# THE Motor Master Thread



## Freqman1 (Oct 15, 2020)

So there are bits and pieces floating around but I want this thread to bring it all together. Please only post information directly related to the 1938-9 CWC Motor Master. @bricycle tells me he has accounted for nine of these so far. It seems literature is sorely lacking and the only piece of lit I see is the CWC cat page showing the black bike. I would think there should be something out there for starting procedures/operation? Picture credit for the following @toyman. V/r Shawn


----------



## Freqman1 (Oct 15, 2020)

Restored black bike sold by @auto1cycle2


----------



## Freqman1 (Oct 15, 2020)

1939 ad


----------



## catfish (Oct 15, 2020)

I know I have photos of a few. I'll have to dig them out.


----------



## catfish (Oct 15, 2020)




----------



## Freqman1 (Oct 15, 2020)

catfish said:


> I know I have photos of a few. I'll have to dig them out.
> View attachment 1284896



This one was sold by @sm2501 within the last year I believe. Any updates on this bike? V/r Shawn


----------



## Freqman1 (Oct 15, 2020)

catfish said:


> View attachment 1284898



A few things wrong going on here but any backstory--current owner? V/r Shawn


----------



## catfish (Oct 15, 2020)

Freqman1 said:


> A few things wrong going on here but any backstory--current owner? V/r Shawn




Motorcycle museum in NY.


----------



## Freqman1 (Oct 15, 2020)

A project posted a couple years ago by @VDub Will


----------



## mrg (Oct 15, 2020)

Was the springer a option?


----------



## saladshooter (Oct 15, 2020)

The catalog page above states it was an option.


----------



## Freqman1 (Oct 15, 2020)

This one posted by @barracuda Dec 2015. Anyone have any info on it?

## [RECORD EXCERPTS]
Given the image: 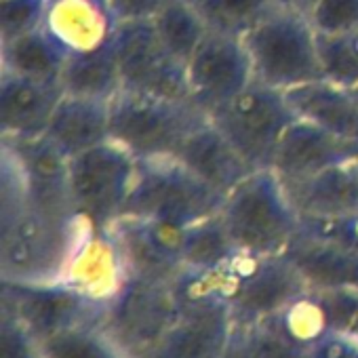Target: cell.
I'll return each mask as SVG.
<instances>
[{"mask_svg": "<svg viewBox=\"0 0 358 358\" xmlns=\"http://www.w3.org/2000/svg\"><path fill=\"white\" fill-rule=\"evenodd\" d=\"M114 49L122 89L169 99H190L186 66L162 45L152 20L122 22L114 36Z\"/></svg>", "mask_w": 358, "mask_h": 358, "instance_id": "obj_8", "label": "cell"}, {"mask_svg": "<svg viewBox=\"0 0 358 358\" xmlns=\"http://www.w3.org/2000/svg\"><path fill=\"white\" fill-rule=\"evenodd\" d=\"M220 215L245 255H285L301 230L297 211L272 169H257L224 199Z\"/></svg>", "mask_w": 358, "mask_h": 358, "instance_id": "obj_1", "label": "cell"}, {"mask_svg": "<svg viewBox=\"0 0 358 358\" xmlns=\"http://www.w3.org/2000/svg\"><path fill=\"white\" fill-rule=\"evenodd\" d=\"M354 93H356V95H358V87H356V89H354Z\"/></svg>", "mask_w": 358, "mask_h": 358, "instance_id": "obj_41", "label": "cell"}, {"mask_svg": "<svg viewBox=\"0 0 358 358\" xmlns=\"http://www.w3.org/2000/svg\"><path fill=\"white\" fill-rule=\"evenodd\" d=\"M45 135L68 158L110 141V101L64 95Z\"/></svg>", "mask_w": 358, "mask_h": 358, "instance_id": "obj_21", "label": "cell"}, {"mask_svg": "<svg viewBox=\"0 0 358 358\" xmlns=\"http://www.w3.org/2000/svg\"><path fill=\"white\" fill-rule=\"evenodd\" d=\"M241 251L236 249L220 213L205 217L184 230L182 266L190 272H215L228 266Z\"/></svg>", "mask_w": 358, "mask_h": 358, "instance_id": "obj_25", "label": "cell"}, {"mask_svg": "<svg viewBox=\"0 0 358 358\" xmlns=\"http://www.w3.org/2000/svg\"><path fill=\"white\" fill-rule=\"evenodd\" d=\"M356 350H358V339L331 331L320 341H316L308 354L310 358H350Z\"/></svg>", "mask_w": 358, "mask_h": 358, "instance_id": "obj_36", "label": "cell"}, {"mask_svg": "<svg viewBox=\"0 0 358 358\" xmlns=\"http://www.w3.org/2000/svg\"><path fill=\"white\" fill-rule=\"evenodd\" d=\"M68 53L43 30H34L15 41L0 43V72H11L43 83H59Z\"/></svg>", "mask_w": 358, "mask_h": 358, "instance_id": "obj_24", "label": "cell"}, {"mask_svg": "<svg viewBox=\"0 0 358 358\" xmlns=\"http://www.w3.org/2000/svg\"><path fill=\"white\" fill-rule=\"evenodd\" d=\"M297 118L314 122L343 139L358 141V95L324 78L285 91Z\"/></svg>", "mask_w": 358, "mask_h": 358, "instance_id": "obj_20", "label": "cell"}, {"mask_svg": "<svg viewBox=\"0 0 358 358\" xmlns=\"http://www.w3.org/2000/svg\"><path fill=\"white\" fill-rule=\"evenodd\" d=\"M15 297L17 316L32 331L49 337L51 333L70 329L91 306L85 295L64 282H5Z\"/></svg>", "mask_w": 358, "mask_h": 358, "instance_id": "obj_19", "label": "cell"}, {"mask_svg": "<svg viewBox=\"0 0 358 358\" xmlns=\"http://www.w3.org/2000/svg\"><path fill=\"white\" fill-rule=\"evenodd\" d=\"M356 166H358V160H356Z\"/></svg>", "mask_w": 358, "mask_h": 358, "instance_id": "obj_42", "label": "cell"}, {"mask_svg": "<svg viewBox=\"0 0 358 358\" xmlns=\"http://www.w3.org/2000/svg\"><path fill=\"white\" fill-rule=\"evenodd\" d=\"M3 358H34V352L30 348V341L26 333L20 327H9L5 324L3 331V350H0Z\"/></svg>", "mask_w": 358, "mask_h": 358, "instance_id": "obj_37", "label": "cell"}, {"mask_svg": "<svg viewBox=\"0 0 358 358\" xmlns=\"http://www.w3.org/2000/svg\"><path fill=\"white\" fill-rule=\"evenodd\" d=\"M257 83L289 91L322 78L316 30L308 15L276 5L251 32L243 36Z\"/></svg>", "mask_w": 358, "mask_h": 358, "instance_id": "obj_3", "label": "cell"}, {"mask_svg": "<svg viewBox=\"0 0 358 358\" xmlns=\"http://www.w3.org/2000/svg\"><path fill=\"white\" fill-rule=\"evenodd\" d=\"M118 26L108 0H49L41 28L68 55H76L112 43Z\"/></svg>", "mask_w": 358, "mask_h": 358, "instance_id": "obj_15", "label": "cell"}, {"mask_svg": "<svg viewBox=\"0 0 358 358\" xmlns=\"http://www.w3.org/2000/svg\"><path fill=\"white\" fill-rule=\"evenodd\" d=\"M282 186L299 220H339L358 213L356 160Z\"/></svg>", "mask_w": 358, "mask_h": 358, "instance_id": "obj_18", "label": "cell"}, {"mask_svg": "<svg viewBox=\"0 0 358 358\" xmlns=\"http://www.w3.org/2000/svg\"><path fill=\"white\" fill-rule=\"evenodd\" d=\"M87 222H57L30 205L3 211L5 282H59Z\"/></svg>", "mask_w": 358, "mask_h": 358, "instance_id": "obj_4", "label": "cell"}, {"mask_svg": "<svg viewBox=\"0 0 358 358\" xmlns=\"http://www.w3.org/2000/svg\"><path fill=\"white\" fill-rule=\"evenodd\" d=\"M230 266L236 274V291L230 306L247 316L278 314L287 303L310 289L299 270L285 255L253 257L238 253Z\"/></svg>", "mask_w": 358, "mask_h": 358, "instance_id": "obj_13", "label": "cell"}, {"mask_svg": "<svg viewBox=\"0 0 358 358\" xmlns=\"http://www.w3.org/2000/svg\"><path fill=\"white\" fill-rule=\"evenodd\" d=\"M59 83L66 95L112 101L122 91L114 41L99 49L70 55Z\"/></svg>", "mask_w": 358, "mask_h": 358, "instance_id": "obj_23", "label": "cell"}, {"mask_svg": "<svg viewBox=\"0 0 358 358\" xmlns=\"http://www.w3.org/2000/svg\"><path fill=\"white\" fill-rule=\"evenodd\" d=\"M207 30L243 38L251 32L278 0H190Z\"/></svg>", "mask_w": 358, "mask_h": 358, "instance_id": "obj_27", "label": "cell"}, {"mask_svg": "<svg viewBox=\"0 0 358 358\" xmlns=\"http://www.w3.org/2000/svg\"><path fill=\"white\" fill-rule=\"evenodd\" d=\"M110 230L120 245L131 278L169 285L184 272L179 253H182L186 228H175L150 220L118 217Z\"/></svg>", "mask_w": 358, "mask_h": 358, "instance_id": "obj_12", "label": "cell"}, {"mask_svg": "<svg viewBox=\"0 0 358 358\" xmlns=\"http://www.w3.org/2000/svg\"><path fill=\"white\" fill-rule=\"evenodd\" d=\"M207 120L190 99L122 89L110 101V139L137 160L175 158L186 137Z\"/></svg>", "mask_w": 358, "mask_h": 358, "instance_id": "obj_2", "label": "cell"}, {"mask_svg": "<svg viewBox=\"0 0 358 358\" xmlns=\"http://www.w3.org/2000/svg\"><path fill=\"white\" fill-rule=\"evenodd\" d=\"M354 160H358V141L343 139L314 122L297 118L285 131L270 169L282 184H295Z\"/></svg>", "mask_w": 358, "mask_h": 358, "instance_id": "obj_14", "label": "cell"}, {"mask_svg": "<svg viewBox=\"0 0 358 358\" xmlns=\"http://www.w3.org/2000/svg\"><path fill=\"white\" fill-rule=\"evenodd\" d=\"M308 20L316 34L358 32V0H316Z\"/></svg>", "mask_w": 358, "mask_h": 358, "instance_id": "obj_32", "label": "cell"}, {"mask_svg": "<svg viewBox=\"0 0 358 358\" xmlns=\"http://www.w3.org/2000/svg\"><path fill=\"white\" fill-rule=\"evenodd\" d=\"M285 257L299 270L310 289L358 287V251L299 230L297 238L285 251Z\"/></svg>", "mask_w": 358, "mask_h": 358, "instance_id": "obj_22", "label": "cell"}, {"mask_svg": "<svg viewBox=\"0 0 358 358\" xmlns=\"http://www.w3.org/2000/svg\"><path fill=\"white\" fill-rule=\"evenodd\" d=\"M224 196L188 171L177 158L139 160L133 192L120 217L150 220L188 228L220 213Z\"/></svg>", "mask_w": 358, "mask_h": 358, "instance_id": "obj_5", "label": "cell"}, {"mask_svg": "<svg viewBox=\"0 0 358 358\" xmlns=\"http://www.w3.org/2000/svg\"><path fill=\"white\" fill-rule=\"evenodd\" d=\"M152 24L169 53L184 66L209 32L190 0H169L156 13Z\"/></svg>", "mask_w": 358, "mask_h": 358, "instance_id": "obj_26", "label": "cell"}, {"mask_svg": "<svg viewBox=\"0 0 358 358\" xmlns=\"http://www.w3.org/2000/svg\"><path fill=\"white\" fill-rule=\"evenodd\" d=\"M7 150L20 166L28 205L57 222L80 220L70 201V158L47 137H3Z\"/></svg>", "mask_w": 358, "mask_h": 358, "instance_id": "obj_10", "label": "cell"}, {"mask_svg": "<svg viewBox=\"0 0 358 358\" xmlns=\"http://www.w3.org/2000/svg\"><path fill=\"white\" fill-rule=\"evenodd\" d=\"M276 316L278 331L306 352H310L316 341H320L327 333L333 331L320 293L314 289H308L297 295Z\"/></svg>", "mask_w": 358, "mask_h": 358, "instance_id": "obj_28", "label": "cell"}, {"mask_svg": "<svg viewBox=\"0 0 358 358\" xmlns=\"http://www.w3.org/2000/svg\"><path fill=\"white\" fill-rule=\"evenodd\" d=\"M120 245L110 228L85 224L66 262L59 282L72 287L95 306L116 301L129 282Z\"/></svg>", "mask_w": 358, "mask_h": 358, "instance_id": "obj_11", "label": "cell"}, {"mask_svg": "<svg viewBox=\"0 0 358 358\" xmlns=\"http://www.w3.org/2000/svg\"><path fill=\"white\" fill-rule=\"evenodd\" d=\"M64 95L62 83L0 72V133L11 139L45 135Z\"/></svg>", "mask_w": 358, "mask_h": 358, "instance_id": "obj_17", "label": "cell"}, {"mask_svg": "<svg viewBox=\"0 0 358 358\" xmlns=\"http://www.w3.org/2000/svg\"><path fill=\"white\" fill-rule=\"evenodd\" d=\"M160 358H186V356H179V354H173V352H169V350H162Z\"/></svg>", "mask_w": 358, "mask_h": 358, "instance_id": "obj_39", "label": "cell"}, {"mask_svg": "<svg viewBox=\"0 0 358 358\" xmlns=\"http://www.w3.org/2000/svg\"><path fill=\"white\" fill-rule=\"evenodd\" d=\"M139 160L122 145L103 141L70 158V201L93 228H110L133 192Z\"/></svg>", "mask_w": 358, "mask_h": 358, "instance_id": "obj_6", "label": "cell"}, {"mask_svg": "<svg viewBox=\"0 0 358 358\" xmlns=\"http://www.w3.org/2000/svg\"><path fill=\"white\" fill-rule=\"evenodd\" d=\"M49 0H0V43L15 41L43 26Z\"/></svg>", "mask_w": 358, "mask_h": 358, "instance_id": "obj_31", "label": "cell"}, {"mask_svg": "<svg viewBox=\"0 0 358 358\" xmlns=\"http://www.w3.org/2000/svg\"><path fill=\"white\" fill-rule=\"evenodd\" d=\"M322 78L345 89L358 87V32L316 34Z\"/></svg>", "mask_w": 358, "mask_h": 358, "instance_id": "obj_29", "label": "cell"}, {"mask_svg": "<svg viewBox=\"0 0 358 358\" xmlns=\"http://www.w3.org/2000/svg\"><path fill=\"white\" fill-rule=\"evenodd\" d=\"M175 158L224 199L253 173L251 164L209 116L186 137Z\"/></svg>", "mask_w": 358, "mask_h": 358, "instance_id": "obj_16", "label": "cell"}, {"mask_svg": "<svg viewBox=\"0 0 358 358\" xmlns=\"http://www.w3.org/2000/svg\"><path fill=\"white\" fill-rule=\"evenodd\" d=\"M190 101L205 114L236 97L255 76L243 38L207 32L186 64Z\"/></svg>", "mask_w": 358, "mask_h": 358, "instance_id": "obj_9", "label": "cell"}, {"mask_svg": "<svg viewBox=\"0 0 358 358\" xmlns=\"http://www.w3.org/2000/svg\"><path fill=\"white\" fill-rule=\"evenodd\" d=\"M318 293L324 303L331 329L358 339V287L322 289Z\"/></svg>", "mask_w": 358, "mask_h": 358, "instance_id": "obj_33", "label": "cell"}, {"mask_svg": "<svg viewBox=\"0 0 358 358\" xmlns=\"http://www.w3.org/2000/svg\"><path fill=\"white\" fill-rule=\"evenodd\" d=\"M108 3L116 20L122 24V22L154 20L156 13L169 3V0H108Z\"/></svg>", "mask_w": 358, "mask_h": 358, "instance_id": "obj_35", "label": "cell"}, {"mask_svg": "<svg viewBox=\"0 0 358 358\" xmlns=\"http://www.w3.org/2000/svg\"><path fill=\"white\" fill-rule=\"evenodd\" d=\"M278 5H285V7H289V9H295V11L308 15L310 9L316 5V0H278Z\"/></svg>", "mask_w": 358, "mask_h": 358, "instance_id": "obj_38", "label": "cell"}, {"mask_svg": "<svg viewBox=\"0 0 358 358\" xmlns=\"http://www.w3.org/2000/svg\"><path fill=\"white\" fill-rule=\"evenodd\" d=\"M249 358H310V354L289 341L280 331L257 333L249 341Z\"/></svg>", "mask_w": 358, "mask_h": 358, "instance_id": "obj_34", "label": "cell"}, {"mask_svg": "<svg viewBox=\"0 0 358 358\" xmlns=\"http://www.w3.org/2000/svg\"><path fill=\"white\" fill-rule=\"evenodd\" d=\"M207 116L253 171L270 169L285 131L297 120L285 91L266 87L257 80Z\"/></svg>", "mask_w": 358, "mask_h": 358, "instance_id": "obj_7", "label": "cell"}, {"mask_svg": "<svg viewBox=\"0 0 358 358\" xmlns=\"http://www.w3.org/2000/svg\"><path fill=\"white\" fill-rule=\"evenodd\" d=\"M350 358H358V350H356V352H354V354H352Z\"/></svg>", "mask_w": 358, "mask_h": 358, "instance_id": "obj_40", "label": "cell"}, {"mask_svg": "<svg viewBox=\"0 0 358 358\" xmlns=\"http://www.w3.org/2000/svg\"><path fill=\"white\" fill-rule=\"evenodd\" d=\"M41 358H116V352L97 335L70 327L43 337Z\"/></svg>", "mask_w": 358, "mask_h": 358, "instance_id": "obj_30", "label": "cell"}]
</instances>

## [TASK LIST]
1. Answer these questions using the Motor Master thread.
(a) How many Motor Masters does @bricycle say he has accounted for so far?
(b) Where does catfish say the bike that Freqman1 says has "a few things wrong going on" is now?
(c) According to saladshooter, what does the catalog page say about the springer?
2. Continue the forum thread about the 1938-9 CWC Motor Master with a few further posts, picking up after the last post shown.

## [SOLVED TASKS]
1.
(a) Nine.
(b) A motorcycle museum in NY.
(c) It says the springer was an option.

2.
----------



## Freqman1 (Oct 15, 2020)

This one sold on Ebay supposedly to a CABE member 2016 whereabouts?


----------



## Freqman1 (Oct 15, 2020)

@Coaster Brake messed with this one for a while. Does anyone know its fate?


----------



## Freqman1 (Oct 15, 2020)

@jkent had this project with a modified frame.


----------



## saladshooter (Oct 16, 2020)

Here is my 38. It has a belt conversion installed. It looks a little home grown but also shows some age with remnants of an old Red belt melted on the drive wheel. I haven't had time to try and get it running yet but would also be interested in any information about how this engine works.

Thanks
Chad


----------



## mrg (Oct 16, 2020)

Great project buy I'm curious if the carburetor would even work like that?


----------



## saladshooter (Oct 16, 2020)

I question that as well..


mrg said:


> Great project buy I'm curious if the carburetor would even work like that?


----------



## toyman (Oct 16, 2020)

Freqman1 said:


> This one posted by @barracuda Dec 2015. Anyone have any info on it?
> 
> View attachment 1284940



This one was mine.I have owned 6 of the 9 or 10 that are out there .I was obsessed with them.I restored 4 of them and sold two unrestored ones to Roger Langeford and he restored one of them.I owned a rolling chassis for about 15 years looking for a motor,then finally gave up and put a Marman motor  on it and restored it.


----------



## toyman (Oct 16, 2020)




----------



## toyman (Oct 16, 2020)

Freqman1 said:


> A project posted a couple years ago by @VDub Will
> 
> View attachment 1284899
> 
> ...



I owned this one too


----------



## toyman (Oct 16, 2020)

saladshooter said:


> Here is my 38. It has a belt conversion installed. It looks a little home grown but also shows some age with remnants of an old Red belt melted on the drive wheel. I haven't had time to try and get it running yet but would also be interested in any information about how this engine works.
> 
> Thanks
> Chad
> ...



You will also need the belt cover made and need a Milsco seat.I sold a restored Milsco seat just last year.The seat will cost at least $1000


----------



## toyman (Oct 16, 2020)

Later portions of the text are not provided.